Brandenburg: Urteil gegen Neonazi-Brandstifter zeigt Wirkung

Politisch motivierte Gewalt, speziell gegen Asylheime, geht in Brandenburg zurück. Gestiegen ist die Zahl der Wahlkampfdelikte

Potsdam- Nach den besorgniserregenden Jahren 2015 und 2016 mit vielen Angriffen auf Asylbewerberheime spricht Brandenburgs Innenminister Karl-Heinz Schröter (SPD) nun von einer „Wegscheide“: Die Zahl rechter Straftaten gegen Flüchtlingsunterkünfte ist 2017 im Vergleich zum Vorjahr stark von 72 auf 19 gesunken, wie Schröter am Freitag bei der Vorstellung der Polizeistatistik zur politisch motivierten Kriminalität im Land Brandenburg bekanntgab.

Der Minister führt das auch auf die Verurteilung des NPD-Politikers Maik Schneider und eines Mittäters nach dem Brandanschlag auf eine geplante Asylunterkunft 2015 in Nauen (Havelland) zurück. Das Landgericht Potsdam verurteilte die beiden Neonazis im Februar 2017 zu langen Haftstrafen von neuneinhalb und sieben Jahren. Von dem harten Urteil sei eine „gewisse generalpräventive Wirkung auf die gewaltbereite rechte Szene“ ausgegangen, ist Schröter überzeugt.

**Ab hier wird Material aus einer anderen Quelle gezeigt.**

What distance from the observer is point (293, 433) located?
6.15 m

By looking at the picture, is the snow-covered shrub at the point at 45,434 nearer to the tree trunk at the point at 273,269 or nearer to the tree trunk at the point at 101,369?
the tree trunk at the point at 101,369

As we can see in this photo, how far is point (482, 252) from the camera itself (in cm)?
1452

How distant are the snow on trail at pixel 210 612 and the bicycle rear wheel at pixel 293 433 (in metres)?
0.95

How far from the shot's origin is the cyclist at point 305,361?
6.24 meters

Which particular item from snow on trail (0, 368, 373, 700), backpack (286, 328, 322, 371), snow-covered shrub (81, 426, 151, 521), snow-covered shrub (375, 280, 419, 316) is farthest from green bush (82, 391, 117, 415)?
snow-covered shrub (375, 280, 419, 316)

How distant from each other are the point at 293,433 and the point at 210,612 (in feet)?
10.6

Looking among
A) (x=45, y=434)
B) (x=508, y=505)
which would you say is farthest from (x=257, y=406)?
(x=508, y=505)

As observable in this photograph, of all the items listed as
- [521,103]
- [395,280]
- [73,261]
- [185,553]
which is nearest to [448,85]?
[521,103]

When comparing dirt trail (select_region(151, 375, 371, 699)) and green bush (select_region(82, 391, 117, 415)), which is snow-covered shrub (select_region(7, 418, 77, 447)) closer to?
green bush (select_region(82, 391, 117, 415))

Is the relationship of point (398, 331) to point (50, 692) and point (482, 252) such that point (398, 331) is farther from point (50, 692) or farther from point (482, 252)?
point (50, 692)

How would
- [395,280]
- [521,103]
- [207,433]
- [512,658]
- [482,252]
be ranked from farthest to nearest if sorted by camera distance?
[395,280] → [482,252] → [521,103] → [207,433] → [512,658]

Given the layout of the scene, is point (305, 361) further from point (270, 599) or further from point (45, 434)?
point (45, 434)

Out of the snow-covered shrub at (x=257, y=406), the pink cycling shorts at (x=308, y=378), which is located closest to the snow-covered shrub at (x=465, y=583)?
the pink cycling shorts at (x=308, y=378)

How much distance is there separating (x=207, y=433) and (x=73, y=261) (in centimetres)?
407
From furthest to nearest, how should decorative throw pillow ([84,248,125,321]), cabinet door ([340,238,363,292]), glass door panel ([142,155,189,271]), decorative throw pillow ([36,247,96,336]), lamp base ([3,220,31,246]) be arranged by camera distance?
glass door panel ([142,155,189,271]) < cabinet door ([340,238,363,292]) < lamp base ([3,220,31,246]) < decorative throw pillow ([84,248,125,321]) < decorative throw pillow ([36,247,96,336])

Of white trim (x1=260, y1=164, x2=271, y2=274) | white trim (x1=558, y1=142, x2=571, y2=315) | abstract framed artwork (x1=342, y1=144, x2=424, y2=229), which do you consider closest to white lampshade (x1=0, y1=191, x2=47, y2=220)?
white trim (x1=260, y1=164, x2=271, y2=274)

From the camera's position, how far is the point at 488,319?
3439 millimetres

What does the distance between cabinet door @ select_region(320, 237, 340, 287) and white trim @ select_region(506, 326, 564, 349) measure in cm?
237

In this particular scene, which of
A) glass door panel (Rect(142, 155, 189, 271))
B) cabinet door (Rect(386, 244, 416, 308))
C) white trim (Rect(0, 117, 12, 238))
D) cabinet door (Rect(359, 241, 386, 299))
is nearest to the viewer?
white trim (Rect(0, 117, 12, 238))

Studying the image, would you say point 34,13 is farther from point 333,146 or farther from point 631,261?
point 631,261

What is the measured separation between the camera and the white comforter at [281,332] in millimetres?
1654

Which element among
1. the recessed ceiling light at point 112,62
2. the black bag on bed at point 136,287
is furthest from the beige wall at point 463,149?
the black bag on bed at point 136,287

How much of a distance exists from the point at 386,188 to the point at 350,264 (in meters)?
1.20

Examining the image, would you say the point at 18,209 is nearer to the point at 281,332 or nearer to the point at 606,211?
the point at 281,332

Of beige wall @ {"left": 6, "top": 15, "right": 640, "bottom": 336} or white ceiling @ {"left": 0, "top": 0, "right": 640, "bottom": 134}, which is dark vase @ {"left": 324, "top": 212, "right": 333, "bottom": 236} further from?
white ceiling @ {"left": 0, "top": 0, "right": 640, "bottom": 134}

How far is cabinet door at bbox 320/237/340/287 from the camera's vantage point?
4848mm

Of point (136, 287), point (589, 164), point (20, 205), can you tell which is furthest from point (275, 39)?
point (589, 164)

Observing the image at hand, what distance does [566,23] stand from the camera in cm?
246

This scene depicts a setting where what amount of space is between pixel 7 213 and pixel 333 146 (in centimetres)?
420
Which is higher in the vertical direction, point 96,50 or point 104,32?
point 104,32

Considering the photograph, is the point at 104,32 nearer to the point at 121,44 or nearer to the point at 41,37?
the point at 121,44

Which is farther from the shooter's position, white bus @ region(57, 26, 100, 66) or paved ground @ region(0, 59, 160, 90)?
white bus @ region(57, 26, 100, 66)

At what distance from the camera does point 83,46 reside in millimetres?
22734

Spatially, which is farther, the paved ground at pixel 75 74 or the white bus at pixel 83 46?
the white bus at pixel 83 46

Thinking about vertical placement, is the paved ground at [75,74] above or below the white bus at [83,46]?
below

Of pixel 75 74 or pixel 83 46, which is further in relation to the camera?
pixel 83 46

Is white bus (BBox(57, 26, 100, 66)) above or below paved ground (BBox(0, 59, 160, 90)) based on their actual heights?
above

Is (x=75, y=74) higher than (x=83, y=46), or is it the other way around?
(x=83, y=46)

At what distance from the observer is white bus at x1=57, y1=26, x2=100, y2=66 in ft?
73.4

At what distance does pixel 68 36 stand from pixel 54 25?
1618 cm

Insgesamt ist die politisch motivierte Gewalt in Brandenburg um fast 33 Prozent zurückgegangen. 176 Gewaltstraftaten wurden im Vorjahr registriert – bei einer Aufklärungsquote von 80 Prozent, die nach Prognose von Schröter deutlich über dem Bundesschnitt liegen dürfte. Rückläufig waren sowohl die rechts als auch die links motivierten Gewaltstraftaten.

Insgesamt 124 rechte Gewaltstraftaten wurden 2017 erfasst. Dabei spielte Fremdenfeindlichkeit als Motivation die dominierende Rolle: 84 Prozent der Attacken richteten sich gegen „Ausländer und Fremde oder solche Menschen, die Rechtsextremisten dafür halten“, sagte Schröter. In zwölf Fällen übten Rechte Gewalt gegen den politischen Gegner aus. Erfreulich: Keine einzige antisemitische Gewaltstraftat wurde im Vorjahr in Brandenburg festgestellt. Links motivierte Gewaltstraftaten sanken um fast 55 Prozent auf 24 derartige Delikte.

Die politisch motivierte Kriminalität in Gänze ist allerdings um vier Prozent gestiegen. Dieses Phänomen sei eine Begleiterscheinung des Bundestagswahlkampfes, der in einem „deutlich angespannten politischen Klima“ stattgefunden habe, sagte Schröter. So wurden im Vorjahr allein 413 sogenannte Wahlstraftaten gezählt, also etwa Beschädigungen und Diebstahl von Wahlplakaten. Die Aufklärungsquote bei diesen Delikten lag bei niedrigen 22 Prozent. Es sei eben schwer, Täter zu fassen, die „meist bei Nacht und Nebel“ Plakate demolierten, so der Minister.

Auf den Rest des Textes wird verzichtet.